To obtain molecular fingerprint, one can used the following:

```python
from CDK_pywrapper import CDK, FPType
cdk = CDK(fingerprint=.PubchemFP)
print(cdk.calculate(mols))
```

The following fingerprints can be calculated:

| FPType    | Fingerprint name                                                                   |
|-----------|------------------------------------------------------------------------------------|
| FP        | CDK fingerprint                                                                    |
| ExtFP     | Extended CDK fingerprint (includes 25 bits for ring features and isotopic masses)  |
| GraphFP   | CDK fingerprinter ignoring bond orders                                             |
| MACCSFP   | Public MACCS fingerprint                                                           |
| PubchemFP | PubChem substructure fingerprint                                                   |
| SubFP     | Fingerprint describing 307 substructures                                           |
| KRFP      | Klekota-Roth fingerprint                                                           |
| AP2DFP    | Atom pair 2D fingerprint as implemented in PaDEL                                   |
| HybridFP  | CDK fingerprint ignoring aromaticity                                               |
| LingoFP   | LINGO fingerprint                                                                  |
| SPFP      | Fingerprint based on the shortest paths between two atoms                          |
| SigFP     | Signature fingerprint                                                              |
| CircFP    | Circular fingerprint                                                               |

## Documentation

```python
class CDK(ignore_3D=True, fingerprint=None, nbits=1024, depth=6):
```

Constructor of a CDK calculator for molecular descriptors or fingerprints

Parameters:

- ***ignore_3D  : bool***
  Should 3D molecular descriptors be calculated (default: False).

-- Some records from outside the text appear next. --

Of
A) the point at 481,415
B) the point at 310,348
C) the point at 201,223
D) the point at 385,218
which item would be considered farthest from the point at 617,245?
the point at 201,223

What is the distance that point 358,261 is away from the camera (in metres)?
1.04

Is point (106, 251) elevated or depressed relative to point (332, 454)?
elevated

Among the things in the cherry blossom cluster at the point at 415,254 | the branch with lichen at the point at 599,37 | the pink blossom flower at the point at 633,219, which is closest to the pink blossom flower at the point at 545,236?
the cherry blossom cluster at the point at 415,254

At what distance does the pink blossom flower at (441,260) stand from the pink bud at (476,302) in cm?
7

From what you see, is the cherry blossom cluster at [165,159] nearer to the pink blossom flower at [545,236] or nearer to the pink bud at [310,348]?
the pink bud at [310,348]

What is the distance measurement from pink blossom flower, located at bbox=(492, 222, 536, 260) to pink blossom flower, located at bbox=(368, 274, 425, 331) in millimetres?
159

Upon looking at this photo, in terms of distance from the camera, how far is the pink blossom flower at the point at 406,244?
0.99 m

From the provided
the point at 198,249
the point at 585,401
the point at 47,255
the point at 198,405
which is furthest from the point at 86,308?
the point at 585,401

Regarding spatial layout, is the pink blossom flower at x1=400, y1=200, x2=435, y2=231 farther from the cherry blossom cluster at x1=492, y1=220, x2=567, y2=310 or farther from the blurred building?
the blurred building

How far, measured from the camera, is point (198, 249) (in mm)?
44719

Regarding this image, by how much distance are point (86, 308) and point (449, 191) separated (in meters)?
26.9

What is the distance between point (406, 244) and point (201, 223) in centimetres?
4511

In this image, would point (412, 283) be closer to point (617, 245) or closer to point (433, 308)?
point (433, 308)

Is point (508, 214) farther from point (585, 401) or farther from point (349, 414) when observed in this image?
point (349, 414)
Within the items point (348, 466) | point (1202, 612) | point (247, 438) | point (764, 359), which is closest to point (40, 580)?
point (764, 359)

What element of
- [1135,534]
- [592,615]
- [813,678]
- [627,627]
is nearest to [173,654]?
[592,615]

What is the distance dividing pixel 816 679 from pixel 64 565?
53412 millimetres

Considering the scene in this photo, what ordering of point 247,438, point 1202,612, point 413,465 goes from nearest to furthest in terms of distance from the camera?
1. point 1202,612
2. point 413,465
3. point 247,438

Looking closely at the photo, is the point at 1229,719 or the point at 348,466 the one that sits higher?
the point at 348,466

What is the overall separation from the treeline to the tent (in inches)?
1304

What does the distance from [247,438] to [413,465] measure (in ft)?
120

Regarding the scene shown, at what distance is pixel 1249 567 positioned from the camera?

Ignored if a fingerprint is set.
- ***fingerprint  : FPType***  
  Type of fingerprint to calculate (default: None). If None, calculate descriptors.
- ***nbits  : int***  
  Number of bits in the fingerprint.
- ***depth  : int***  
  Depth of the fingerprint.
<br/>
<br/>
```python
def calculate(mols, show_banner=True, njobs=1, chunksize=1000):
```

Default method to calculate CDK molecular descriptors and fingerprints.

Parameters:

- ***mols  : Iterable[Chem.Mol]***  
  RDKit molecule objects for which to obtain CDK descriptors.
- ***show_banner  : bool***  
  Displays default notice about CDK.
- ***njobs  : int***  
  Maximum number of simultaneous processes.
- ***chunksize  : int***  
  Maximum number of molecules each process is charged of.